══ Records for processing ══

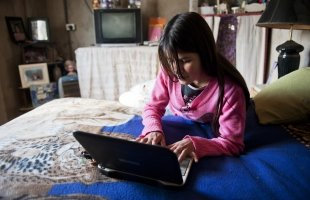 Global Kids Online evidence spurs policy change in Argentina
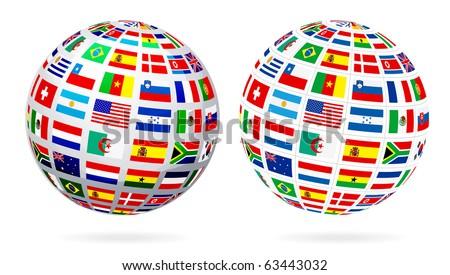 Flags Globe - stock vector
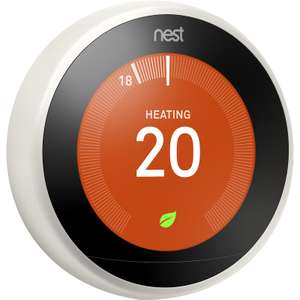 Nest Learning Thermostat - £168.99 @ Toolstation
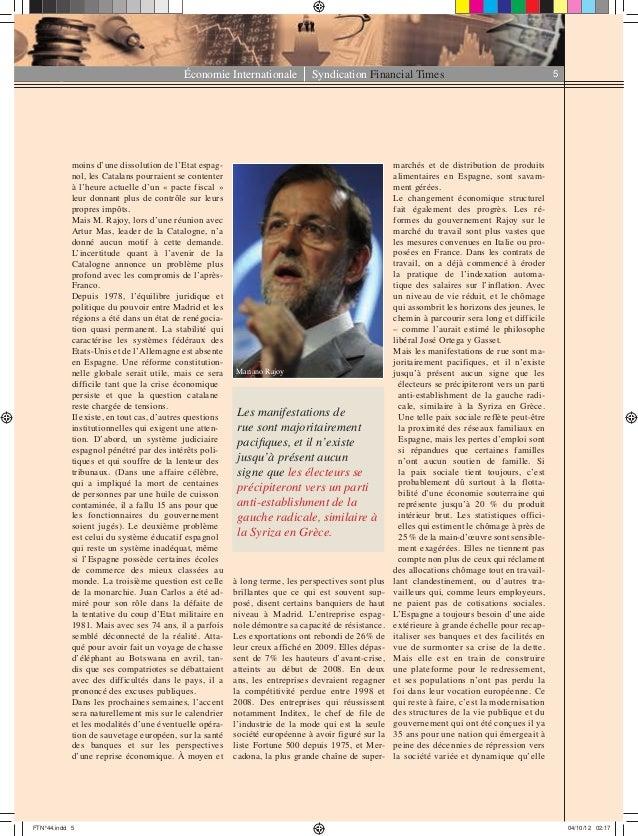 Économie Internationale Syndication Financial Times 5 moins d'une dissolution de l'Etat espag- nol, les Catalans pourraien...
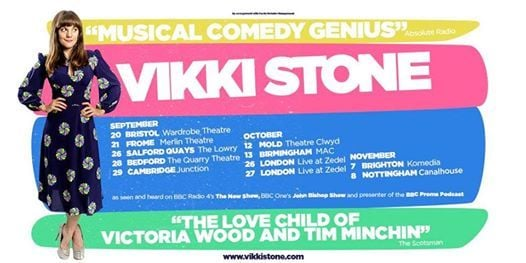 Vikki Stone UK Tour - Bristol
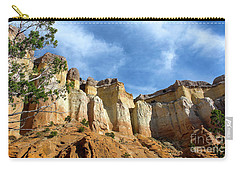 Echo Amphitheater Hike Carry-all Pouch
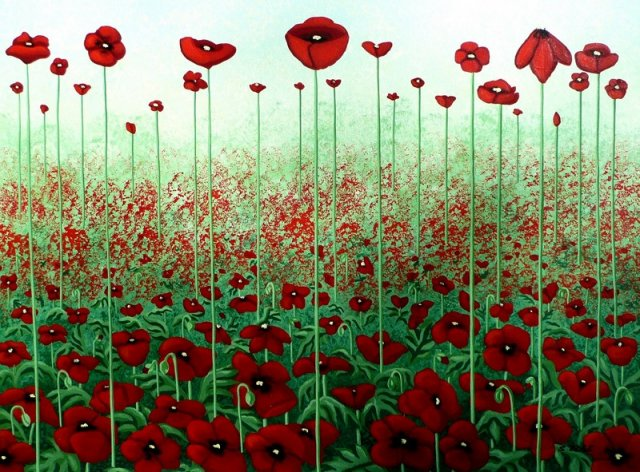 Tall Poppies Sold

═══

To do >>
The records above should be returned word for word, with every picture left out.

Reply to the task >>
 Global Kids Online evidence spurs policy change in Argentina
 Flags Globe - stock vector
 Nest Learning Thermostat - £168.99 @ Toolstation
 Économie Internationale Syndication Financial Times 5 moins d'une dissolution de l'Etat espag- nol, les Catalans pourraien...
 Vikki Stone UK Tour - Bristol
 Echo Amphitheater Hike Carry-all Pouch
 Tall Poppies Sold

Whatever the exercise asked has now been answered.